10 Protest Songs for All Time

10 Protest Songs for All Time

Anyone can write a protest song. Maybe your allowance is too small! Maybe “The Man” has got you down. There are all kinds of things to make you mad. Good people go to jail. Bad people get off on a technicality. Life isn’t fair and we complain. But it’s war and politics that always come out on top.

Here are 10 moldy oldies that will forever remain among those that get trotted out whenever we need to get angry in the vaguest kind of way and hope to bring about change without actually doing anything.

10. “I Ain’t a Marchin’ Anymore,” Phil Ochs

Like “Universal Soldier” but different, this protest anthem is for people who are tired of fighting other people’s battles.
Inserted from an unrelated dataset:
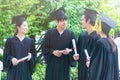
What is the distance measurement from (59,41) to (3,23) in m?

Steve Earle has certainly done his best to update this sentiment, but I find myself drawn to the old folky classic, nonetheless. It makes everything seem so quaint.

9. “Fight the Power,” Public Enemy

OK, this one probably isn’t going to go down as a stone cold classic in that “We Can Sing This at Any Random Political Rally” kind of way. It begins by dating itself in the summer of 1989, which is now more than 25 years ago. But it is the kind of song that gets people to yell and stamp their feet, meaning it’s sort of like “We Will Rock You” but less likely to be played at sporting events.

8. “Okie From Muskogee,” Merle Haggard

I’ve always been partial to this song where getting wasted on White Lightning is acceptable and pitching woo is okey-dokey but lots of other similar ideas are considered subversive and likely to bring down an entire nation. It’s such a fine line.

7. “If I Had a Hammer,” Pete Seeger

Should I have picked “We Shall Overcome”? I dunno. Anything by Pete Seeger sounds like a history lesson to me, and what I’d do with a hammer probably isn’t what Pete would have done with one. Which is what makes this country so great. We all have freedom of expression and the right to use a hammer as we see fit.

6. “Give Peace a Chance,” John Lennon

This is right up there with “99 Bottles of Beer on the Wall” in terms of songs that are absolutely no fun to sing. It makes you bored just thinking about it. No one can actually remember the verses. The references are completely dated, but the chorus is one of those keepers that will haunt us all the days of our lives.

5. “Blowin’ in the Wind,” Bob Dylan

You’re probably wondering why I didn’t choose “The Lonesome Death of Hattie Carroll” or that other show-stopper, “The Death of Emmett Till,” never mind the wonder of “With God on Our Side,” a song that may or may not ever actually end. But I had to go with the obvious, the song that people who don’t know anything about Bob Dylan will know beyond all else because that’s how popular culture works. It’s like gum on your shoe but even older and stickier.

4. “Strange Fruit,” Billie Holiday

People don’t think of Billie Holiday as a protest singer, and this song about the ugliness of racism just goes to show how backwards things were that even artists who weren’t necessarily looking to shake things up could do so without hardly trying.

3. “What’s Goin’ On,” Marvin Gaye

Gaye managed to record an entire concept album about waking up and smelling the social injustices of the oncoming 1970s, an album that nowadays bears a worthy relisten.

2. “The Times They Are a-Changin’,” Bob Dylan

Bob Dylan has a handful of songs expressing dissatisfaction with the way the world works. This one is just vague enough to work in just about any situation since the only thing we’re sure of is that times are always a-changin’.

1. “A Change Is Gonna Come,” Sam Cooke

An awful lot of people ended up dead in the 1960s. And not just because they partied too much. That came later. Some people were just in the wrong place at the wrong time. It’s what made people so rightfully paranoid. For some reason, many people do not like even the idea of change. But it’s been proven if you make things bad enough, people will opt for just about anything.